GOAL
Transcribe verbatim the part of the entries that opens with the line containing "What distance intervenes" and runs through the end of the entries, including both the opening line and the final line.

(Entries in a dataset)
(begin)
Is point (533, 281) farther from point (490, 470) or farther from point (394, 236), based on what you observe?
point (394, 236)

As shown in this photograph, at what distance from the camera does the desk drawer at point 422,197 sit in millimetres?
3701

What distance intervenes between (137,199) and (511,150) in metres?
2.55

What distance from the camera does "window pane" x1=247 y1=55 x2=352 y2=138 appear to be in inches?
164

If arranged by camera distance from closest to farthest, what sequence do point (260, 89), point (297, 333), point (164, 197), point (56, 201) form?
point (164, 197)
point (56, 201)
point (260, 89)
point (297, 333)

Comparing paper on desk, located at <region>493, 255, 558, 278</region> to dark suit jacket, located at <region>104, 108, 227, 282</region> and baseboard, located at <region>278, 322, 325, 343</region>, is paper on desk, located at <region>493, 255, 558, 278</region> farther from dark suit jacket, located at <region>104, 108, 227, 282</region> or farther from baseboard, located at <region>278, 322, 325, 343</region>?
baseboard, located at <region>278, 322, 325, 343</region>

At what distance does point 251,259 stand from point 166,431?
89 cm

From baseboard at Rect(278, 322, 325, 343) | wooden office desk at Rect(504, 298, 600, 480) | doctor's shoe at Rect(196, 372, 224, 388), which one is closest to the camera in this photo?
(end)
IN RESPONSE
What distance intervenes between (137,199) and (511,150) in metres?
2.55

What distance from the camera does "window pane" x1=247 y1=55 x2=352 y2=138 appear to be in inches?
164

If arranged by camera distance from closest to farthest, what sequence do point (260, 89), point (297, 333), point (164, 197), point (56, 201) form?
point (164, 197)
point (56, 201)
point (260, 89)
point (297, 333)

Comparing paper on desk, located at <region>493, 255, 558, 278</region> to dark suit jacket, located at <region>104, 108, 227, 282</region> and baseboard, located at <region>278, 322, 325, 343</region>, is paper on desk, located at <region>493, 255, 558, 278</region> farther from dark suit jacket, located at <region>104, 108, 227, 282</region> or farther from baseboard, located at <region>278, 322, 325, 343</region>?
baseboard, located at <region>278, 322, 325, 343</region>

At what distance does point 251,259 stand from point 166,431?
89 cm

From baseboard at Rect(278, 322, 325, 343) | wooden office desk at Rect(504, 298, 600, 480) | doctor's shoe at Rect(196, 372, 224, 388), which one is closest to the camera in this photo?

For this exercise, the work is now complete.